In the “Preface” to the volume, Sullivan states, “I wrote these poems to help myself see beyond the simplistic labels of PTSD and jihadism, xenophobia and patriotism, and to imagine looking through others’ eyes.” The volume’s first section focuses on the invasion, while the second section undertakes the US occupation of Iraq, and throughout, the poems lend voice to the people directly affected.
In “Kurdish House on Fire” the fire raging is the aftermath of anger following a young woman’s gang rape by Saddam’s soldiers. “Leila Hussein, Housewife” relates how a woman continues to feed and celebrate her family in the midst of a war torn market. “The Day the Beekeeper Died, Sulaymaniyah” imagines a daughter covered in her father’s bees mourning his passing. Sullivan imagines the female Iraqi experience in these poems with bravery, lyricism, and humility. The poems don’t proclaim what or how to feel, instead they allow the reader to step into the world of war-ravaged Iraq and experience tragedy, strength and perseverance.
Other poems in the volume capture the varied experience of soldiers on both sides, their families, and even angels. One of the first poems in the collection “Angel Jibril (Gabriel), The Messenger” sets forth a lament from the archangel as to why human experience is filled with suffering. Jibril asks, “If you knew your feet/ would be blistered would you still/ offer up your prayers?”, as though any spiritual journey mandates trials, separation and loss. At the end of the poem, Jibril suggests that we place all into story and speak, even though these words “will be like the bones—/ hard, ivory splinters/ no one swallows. . . .” Those are the poems in this collection: hard words, difficult stories, the bones war leaves in our consciousness.

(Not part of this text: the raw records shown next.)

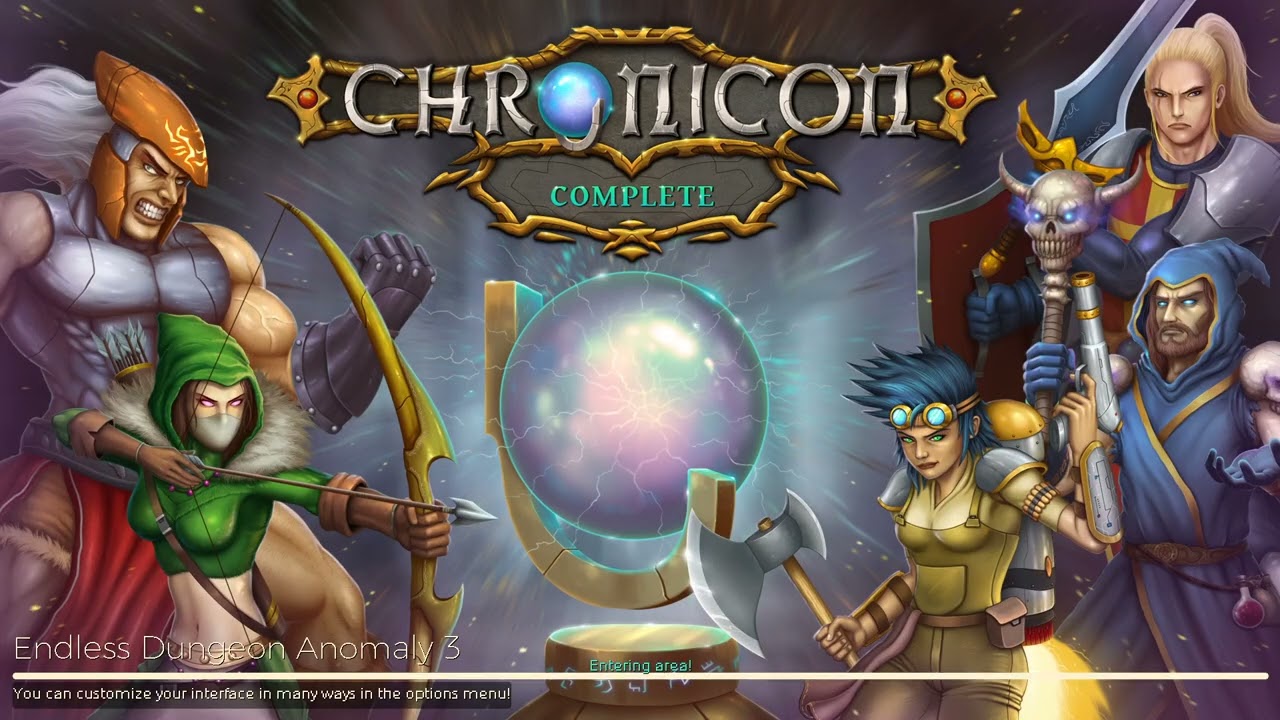Red Hot Hammers Paladin Chronicon v1.52 - T600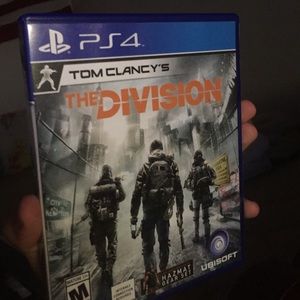 PS4 Tom Clancys : The divison | New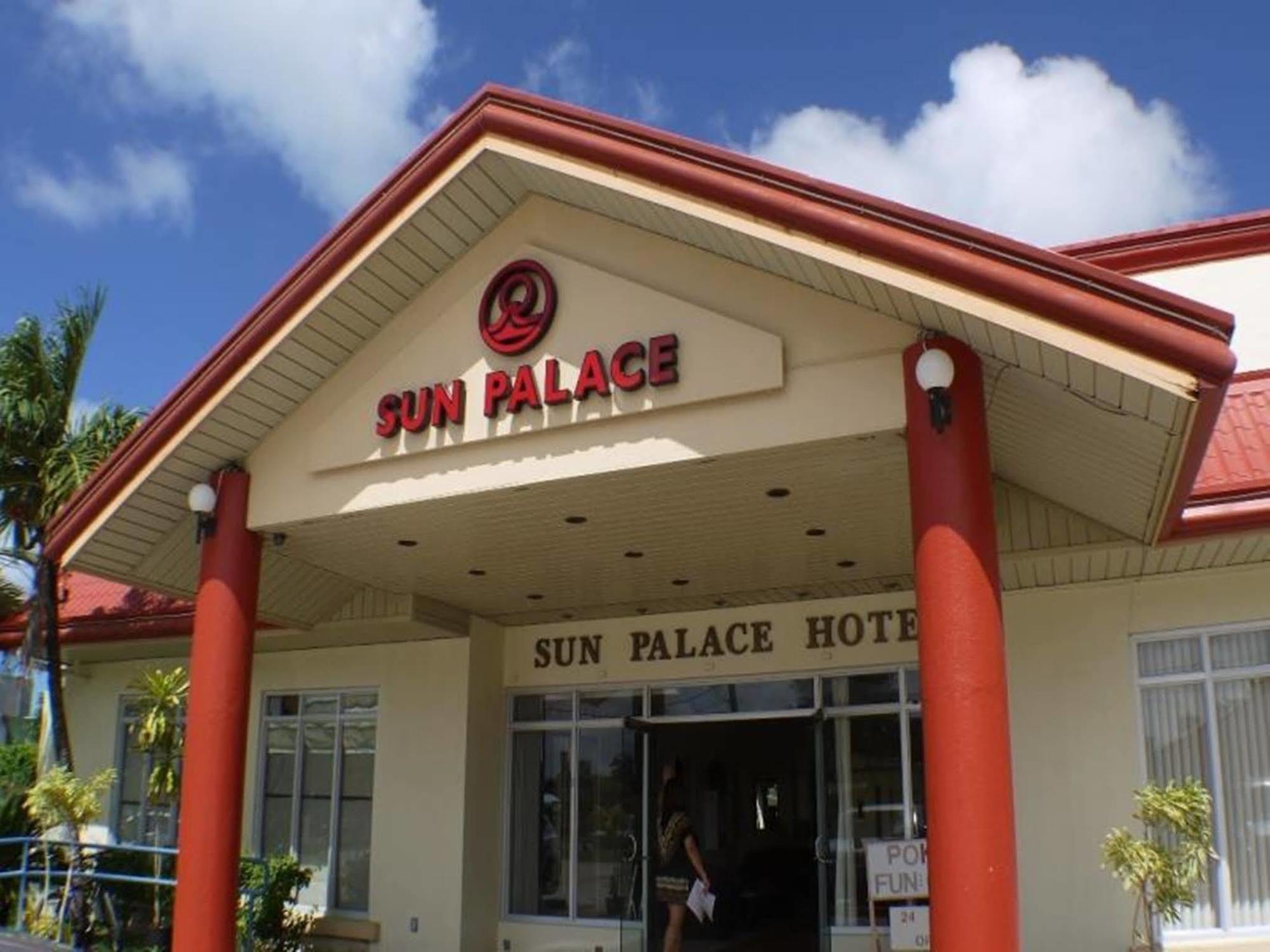 Sun Palace Hotel Susupe Exterior foto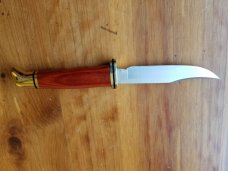 BUCK WOODSMAN 102 (cocobolo dymondwood handles)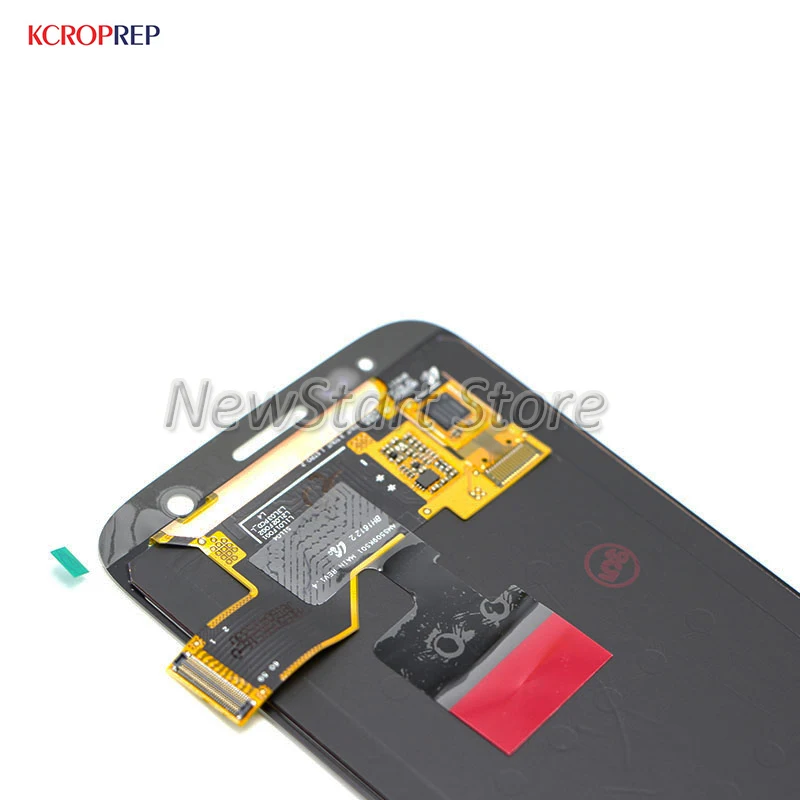 ЖК-дисплей Super Amoled для Samsung Galaxy S7 G930 G930F G930T G930A G930P G930W8 дисплей с сенсорным экраном и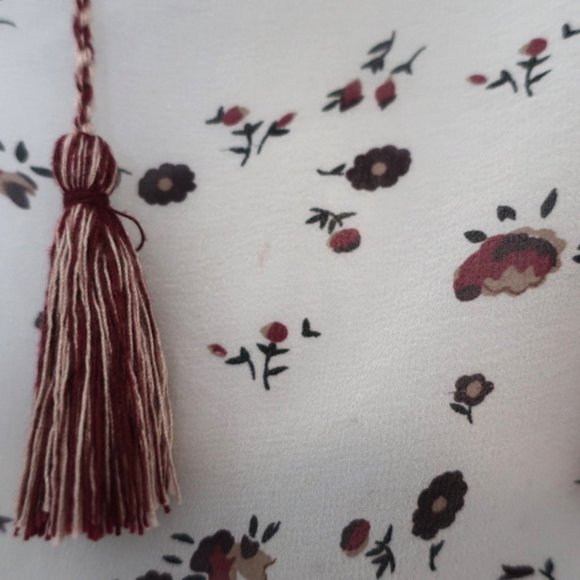 Ulla Johnson Blouse Lida White Embroidered Floral - Picture 2 of 10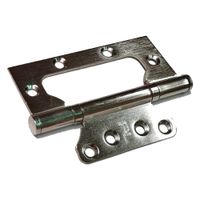 Bisagra Tipo Omega Níquel Satinado De 4x3x2.5 Plg - Premium Lock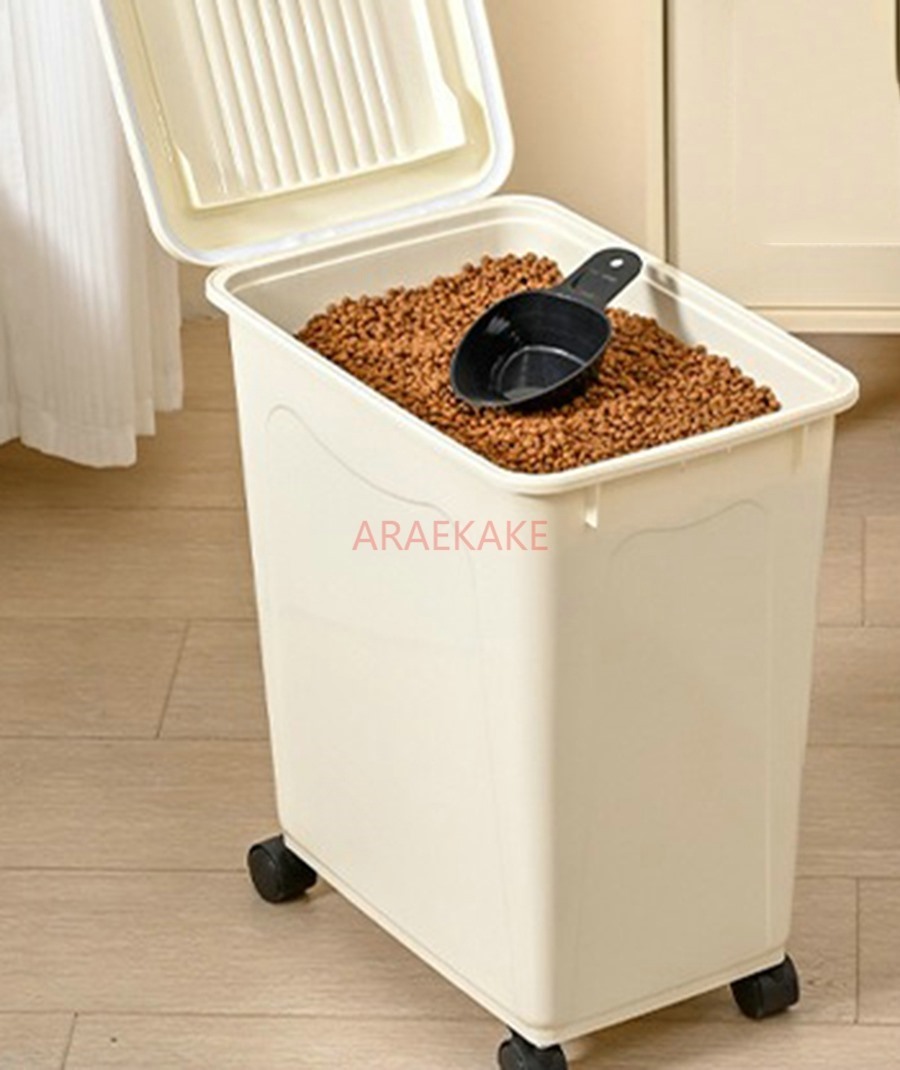 Ведро для корма для собак толщ – обзор и цена Food Storage For Dog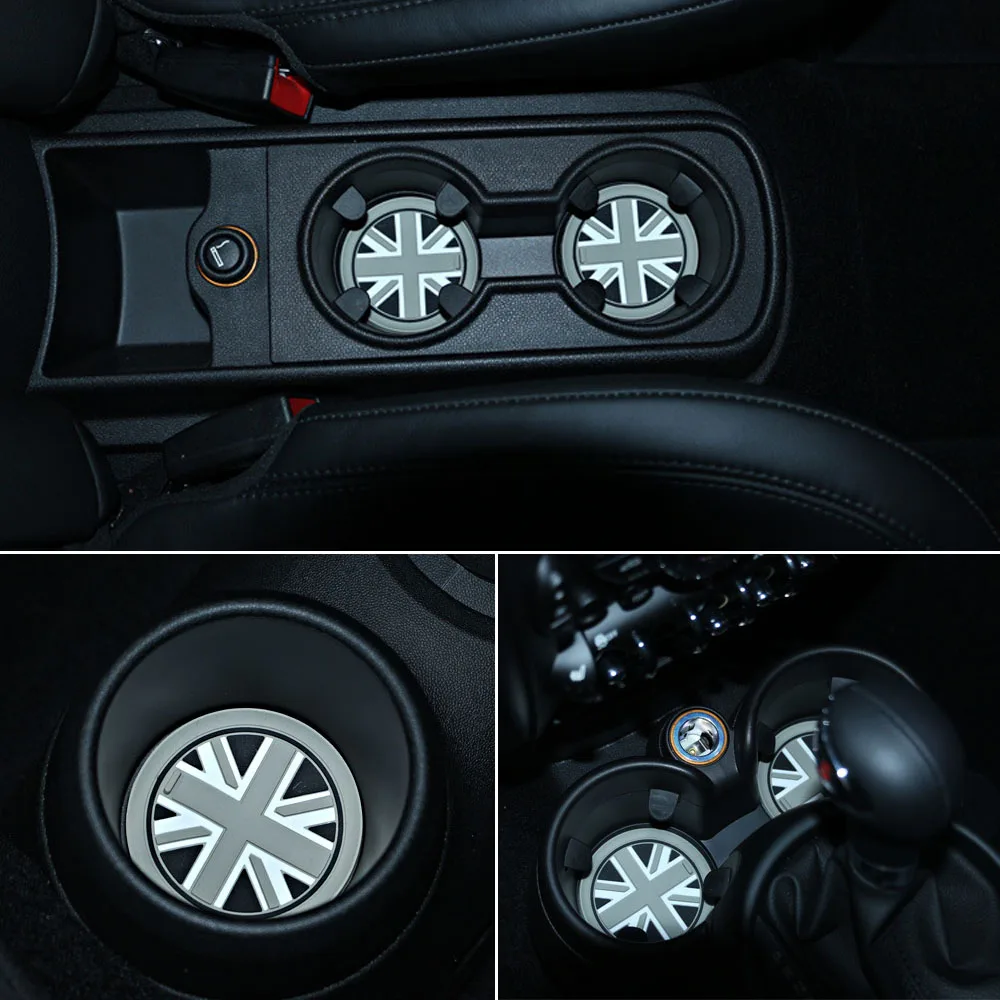 Противоскользящий подстаканник для BMW Mini Countryman R60 WRC John Cooper Works LCI противоударный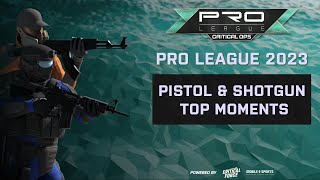 Critical Ops Pro League 2023  Pistol amp Shotgun [upl. by Gredel995]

In the same poem, Sullivan proclaims, “. . . From them build/ what passes for home.” The Iraqi people are rebuilding their nation, culture, and their homes, both literally and metaphorically. We need to do the same. So many lives have been lost on both sides. So much destruction. So many wrongs. Perhaps one way to open our hearts and minds is to contemplate Sullivan’s Every Seed of the Pomegranate and remember these poems of bravery and loss the next time a politician warns of impending doom.
The publication celebration for Every Seed of the Pomegranate takes place on Sunday, July 15th from 5:30 to 7pm at the Cabrillo College Horticulture Center in Aptos. Iraqi musicians will play first, followed by Sullivan’s reading. The book is also available through your local bookstore on the shelves or through special order. Available on Amazon.com too.